Trying to carry out a quantitative GMO test without standard reference material is like trying to read a thermometer that hasn’t been calibrated (i.e. a thermometer without lines and numbers). Although you would see something on the screen, you wouldn’t be able to make any sense of what you’re seeing.

If a laboratory wishes to test a sample of maize grains for GM content, it will have to carefully prepare standard mixtures of GM and conventional maize grains to use as reference material. Any reading from quantitative PCR for an unknown sample can only be interpreted when it's looked at relative to known references.

To make reference material, laboratories grind grains and mix them at set proportions such as 0.1percent GM, 0.5 percent GM, 1percent GM, and so on. Nowadays it’s possible to order pre-made, certified reference material, but it is not yet available for all GMOs or for every matrix (i.e. form of the material e.g. grains or starch).

Preparing standards is very time consuming, and even certified reference materials can be a source of uncertainty. For these reasons, scientists have been considering new kinds of reference material. Rather than extracting DNA from reference material in the form of ground seed mixtures, a step could be removed by starting with purified DNA itself. Reference material could be produced by carefully mixing pure, synthetic DNA identical to the targeted genetic sequences for the GMO and the derivative, conventional crop. This would circumvent a major step in preparing reference material, increasing efficiency and making tests more reproducible.


The modular approach to GMO testing

Quantitative PCR is a sensitive technique that can give precise results, but it is prone to variability based on many factors relating to personal technique and materials. Before any given quantitative GMO testing protocol can be considered official, it must have undergone a validation process specific to the reference materials, the specific GMO, and the matrix being tested. For instance, different test protocols must be validated for testing the Bt maize MON810 and for the Bt maize T25. Likewise, separate protocols exist for testing maize kernels for MON810 as opposed to testing a tortilla. Not only is this complicated, it makes validating tests for every possible matrix and for each individual transgenic event virtually impossible. The problem will only become more complex as more and more GMOs are developed and commercialised. This is why researchers are working on what is known as a modular approach.

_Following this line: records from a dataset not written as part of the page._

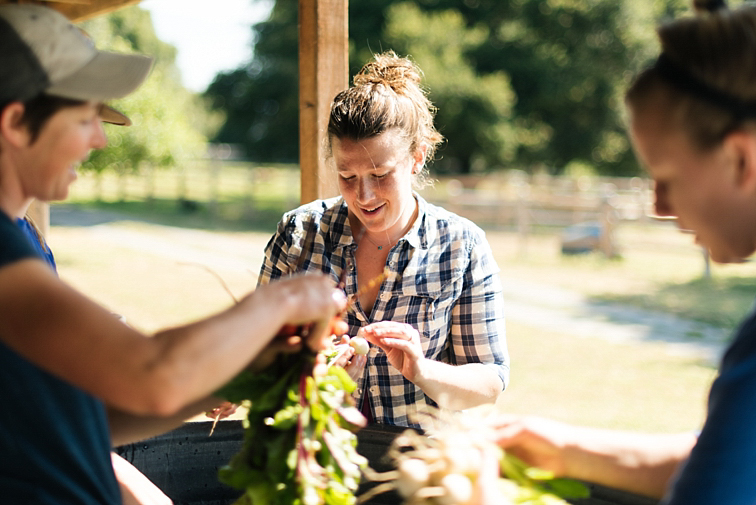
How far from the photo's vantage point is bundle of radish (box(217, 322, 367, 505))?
1381 millimetres

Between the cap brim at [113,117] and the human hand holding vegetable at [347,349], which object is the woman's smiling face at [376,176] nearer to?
the human hand holding vegetable at [347,349]

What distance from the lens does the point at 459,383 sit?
208 cm

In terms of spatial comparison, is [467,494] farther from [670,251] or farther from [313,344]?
[670,251]

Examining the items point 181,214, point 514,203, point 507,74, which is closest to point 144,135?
point 181,214

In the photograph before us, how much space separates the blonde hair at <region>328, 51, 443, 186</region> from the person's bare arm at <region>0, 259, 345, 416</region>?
3.95 ft

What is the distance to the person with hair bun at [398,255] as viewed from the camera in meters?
2.18

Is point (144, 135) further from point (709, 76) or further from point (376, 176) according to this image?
point (709, 76)

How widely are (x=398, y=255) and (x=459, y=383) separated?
0.49 meters

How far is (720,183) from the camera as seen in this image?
3.73 ft

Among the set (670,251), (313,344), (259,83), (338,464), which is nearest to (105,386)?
(313,344)

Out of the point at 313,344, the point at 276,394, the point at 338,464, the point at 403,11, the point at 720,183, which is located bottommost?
the point at 338,464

The modular approach takes GMO tests and validates them step by step. For example, GMO testing involves sampling followed by preparing the material for use in the lab, then extracting DNA, determining how much of the plant under investigation is present, and finally determining how much of that is GM. Although certain steps will be GMO- or matrix-specific, some steps will be common to many different tests. In the modular approach, common steps are validated separately so that they do not need to be validated again and again. These standardised “modules” can be carried over and used with new test matrices and new GMOs.

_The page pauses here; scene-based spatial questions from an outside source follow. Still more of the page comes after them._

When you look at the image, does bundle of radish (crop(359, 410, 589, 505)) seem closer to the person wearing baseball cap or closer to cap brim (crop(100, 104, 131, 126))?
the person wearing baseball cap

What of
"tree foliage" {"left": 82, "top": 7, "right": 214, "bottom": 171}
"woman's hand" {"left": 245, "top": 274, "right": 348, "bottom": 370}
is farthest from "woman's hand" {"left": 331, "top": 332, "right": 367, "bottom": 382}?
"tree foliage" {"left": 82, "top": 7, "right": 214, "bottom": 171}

Killing two birds with one stone

PCR requires specialised equipment and expensive reagents. More efficient, cost effective PCR-based tests are needed to make routine testing economically feasible. Using current techniques, PCR generally tests for only one GMO at a time. Maize alone has more than a dozen authorised transgenic lines in the EU, with many more already authorised in other countries. Research is now underway to develop multiplex PCR methods that can simultaneously detect many different transgenic lines.

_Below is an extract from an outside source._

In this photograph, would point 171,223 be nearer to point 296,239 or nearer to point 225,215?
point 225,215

Single GMOs with more than one GM trait

Another major challenge is the increasing prevalence of transgenic crops with stacked traits. This refers to transgenic cultivars derived from crosses between transgenic parent lines, combining the transgenic traits of both parents. One GM maize variety now awaiting a decision by the European Commission, MON863 x MON810 x NK603, has three stacked traits. It is resistant to an herbicide and to two different kinds of insect pests. Some combined testing methods could give results that would triple the actual GM content of a sample containing this GMO.